I’m entering  the Iron Foodie Contest (from the Foodie Blogroll) and these are my submission Q/A’s!  I’ll let everyone know If I’m selected on November 10th!  Keep your fingers crossed!

Why do you want to compete in this challenge?

I want to compete because I LOVE a good competition!  I’ve never competed in a food challenge before but often find my self day- dreaming of being on Chopped, The Next Food Network Star, Top Chef or Iron Chef.  I was so excited to see this challenge in my inbox and have been pondering these questions ever since.  I’m ready for this challenge and would love to show the blogosphere what I’ve got!  You won’t be disappointed!

Limitations of time/space notwithstanding, whose kitchen would you like to spend the day in & why?
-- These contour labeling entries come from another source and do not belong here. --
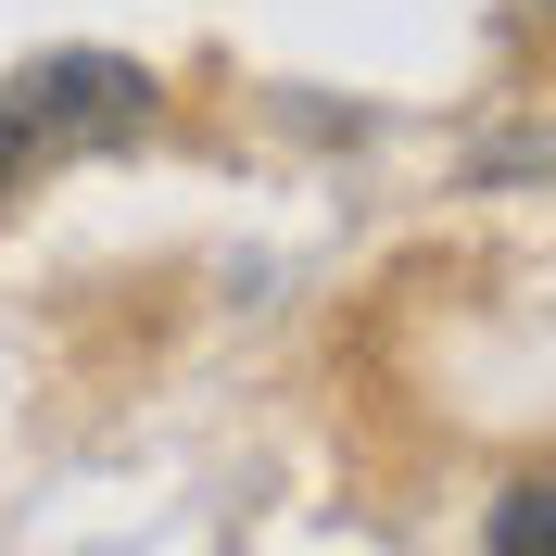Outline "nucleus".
I'll return each instance as SVG.
<instances>
[{
    "instance_id": "2",
    "label": "nucleus",
    "mask_w": 556,
    "mask_h": 556,
    "mask_svg": "<svg viewBox=\"0 0 556 556\" xmlns=\"http://www.w3.org/2000/svg\"><path fill=\"white\" fill-rule=\"evenodd\" d=\"M481 544H493V556H556V481H519V493L481 519Z\"/></svg>"
},
{
    "instance_id": "1",
    "label": "nucleus",
    "mask_w": 556,
    "mask_h": 556,
    "mask_svg": "<svg viewBox=\"0 0 556 556\" xmlns=\"http://www.w3.org/2000/svg\"><path fill=\"white\" fill-rule=\"evenodd\" d=\"M0 102L26 114V139L38 152H114V139H139L152 127V64H127V51H38Z\"/></svg>"
},
{
    "instance_id": "3",
    "label": "nucleus",
    "mask_w": 556,
    "mask_h": 556,
    "mask_svg": "<svg viewBox=\"0 0 556 556\" xmlns=\"http://www.w3.org/2000/svg\"><path fill=\"white\" fill-rule=\"evenodd\" d=\"M26 152H38V139H26V114L0 102V203H13V177H26Z\"/></svg>"
}]
</instances>
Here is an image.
Julia Child, Thomas Keller, Ferran Adria, James Beard, Marie-Antoine Careme, or The Swedish Chef?

I would like to spend the day with Thomas Keller, his tastings are amazing!  I’ve always been envious of him, the fact that he can create these journeys of emotion through these delicate tastings.  He never uses the same ingredient over in one of his 9 course tasting menus… every bite is truly unique!  I would love to let all my senses loose in the French Laundry Kitchen for a day!

What morsel are you most likely to swipe from family & friends’ plates when they aren’t looking?

Probably a bite of garlic smashed potatoes or that lonesome little homemade tortellini/pizza crust that was so sadly forgotten about… pretty much any carbohydrate  🙂

Sum your childhood up in one meal.

Homemade Beef Stronganoff with and side of Spinach Au-gratin and Au-gratin Potatoes (from a box)… oh can’t forget the Pillsbury Crescent Rolls (that was my job, I loved popping the can) – cooked by non other than my Dad 🙂

The one mainstream food you can’t stand?

I cannot stand the pre-marinated fajitas or tenderloins (or really any pre-marinated meats for that matter)- the one’s that are pre-packaged at the grocery store!  They have tons of weird chemical solutions in them and they make the meats taste VERY strange and in result they have a very unnatural texture…. Marinate and tenderize it yourself!